> **Provided passage**

In the past, we exterminated many species of birds through hunting and habitat destruction. With our hard-won protections for birds now being whittled away once again, will Year of the Bird 2018 have any impact on this new movement to eradicate more birds in the future?

Migrating mercury and abating bird years

In the 1970s, the chemical company DuPont released mercury from one of its facilities into Virginia’s South River and the South Fork of the Shenandoah River. In order to determine the value of its liability, DuPont hired ornithologist Daniel Cristol to determine to what degree the company’s pollution affected local birds.

How many bird years have been lost due to human impacts on avian habitats? ©John T. Andrews

What Cristol found was surprising: the DuPont mercury spill had spread much farther into the avian food web than anyone had previously suspected. Not only was the chemical found in fish-eating raptors, such as eagles and ospreys, but it was also present in the blood of birds that lived their lives far away from the contaminated South River. It was in terrestrial and nonriverine bluebirds, Carolina wrens, red-eyed vireos, thrushes and tree swallows.

The next step was to establish just how many birds the mercury had harmed and how badly. This number—and the dollar amount needed to restore bird numbers to their pre-DuPont levels—would determine the price tag of the settlement. It was a matter of calculating the number of bird years lost.

It’s a poetic-sounding measure for paucity.

Act under attack and losing to lead

According to the National Audubon Society, the hope for naming 2018 the Year of the Bird is that the combined storytelling expertise of all of the partner organizations will elevate our estimation of birds and the important place they have in our ecosystems.

> **What is being asked**
Return the bird article's wording unchanged, starting at the words "What Cristol found" and stopping after "and tree swallows.". The entries after the bird article have nothing to do with it.

> **Data for reasoning about scene geometry**
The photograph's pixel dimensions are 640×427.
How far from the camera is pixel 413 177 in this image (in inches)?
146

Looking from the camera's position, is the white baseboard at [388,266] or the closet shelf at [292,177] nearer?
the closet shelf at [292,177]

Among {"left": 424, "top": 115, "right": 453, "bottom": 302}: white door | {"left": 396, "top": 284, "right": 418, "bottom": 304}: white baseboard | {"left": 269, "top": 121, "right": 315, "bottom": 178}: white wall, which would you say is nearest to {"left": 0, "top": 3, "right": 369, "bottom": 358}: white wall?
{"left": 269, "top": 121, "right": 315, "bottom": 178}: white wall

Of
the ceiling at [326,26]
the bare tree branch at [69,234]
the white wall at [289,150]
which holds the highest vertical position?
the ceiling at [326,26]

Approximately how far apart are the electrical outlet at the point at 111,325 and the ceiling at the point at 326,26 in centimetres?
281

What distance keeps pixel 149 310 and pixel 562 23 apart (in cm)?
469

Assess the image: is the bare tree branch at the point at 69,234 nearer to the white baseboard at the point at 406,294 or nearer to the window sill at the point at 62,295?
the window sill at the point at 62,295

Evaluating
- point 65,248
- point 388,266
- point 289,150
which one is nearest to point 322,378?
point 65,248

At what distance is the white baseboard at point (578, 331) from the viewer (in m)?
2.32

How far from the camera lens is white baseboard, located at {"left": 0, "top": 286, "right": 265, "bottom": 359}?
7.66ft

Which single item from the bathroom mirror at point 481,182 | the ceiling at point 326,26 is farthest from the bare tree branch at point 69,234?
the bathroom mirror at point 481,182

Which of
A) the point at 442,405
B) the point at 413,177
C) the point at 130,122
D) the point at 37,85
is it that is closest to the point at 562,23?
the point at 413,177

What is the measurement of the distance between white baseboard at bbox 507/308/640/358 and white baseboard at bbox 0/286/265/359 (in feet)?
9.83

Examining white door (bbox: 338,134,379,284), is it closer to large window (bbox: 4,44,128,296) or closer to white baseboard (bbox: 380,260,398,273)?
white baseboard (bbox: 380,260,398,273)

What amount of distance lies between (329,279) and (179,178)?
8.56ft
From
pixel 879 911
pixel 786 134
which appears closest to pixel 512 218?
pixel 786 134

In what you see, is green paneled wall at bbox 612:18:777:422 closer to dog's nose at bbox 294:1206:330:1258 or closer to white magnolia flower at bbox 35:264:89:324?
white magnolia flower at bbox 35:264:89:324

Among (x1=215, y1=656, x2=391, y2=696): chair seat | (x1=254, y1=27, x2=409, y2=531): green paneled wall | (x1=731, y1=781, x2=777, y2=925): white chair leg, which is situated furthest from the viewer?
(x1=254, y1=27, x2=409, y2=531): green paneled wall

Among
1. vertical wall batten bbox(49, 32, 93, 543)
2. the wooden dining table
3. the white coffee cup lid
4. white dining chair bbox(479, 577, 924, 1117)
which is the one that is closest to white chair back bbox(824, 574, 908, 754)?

> **Answer space**
What Cristol found was surprising: the DuPont mercury spill had spread much farther into the avian food web than anyone had previously suspected. Not only was the chemical found in fish-eating raptors, such as eagles and ospreys, but it was also present in the blood of birds that lived their lives far away from the contaminated South River. It was in terrestrial and nonriverine bluebirds, Carolina wrens, red-eyed vireos, thrushes and tree swallows.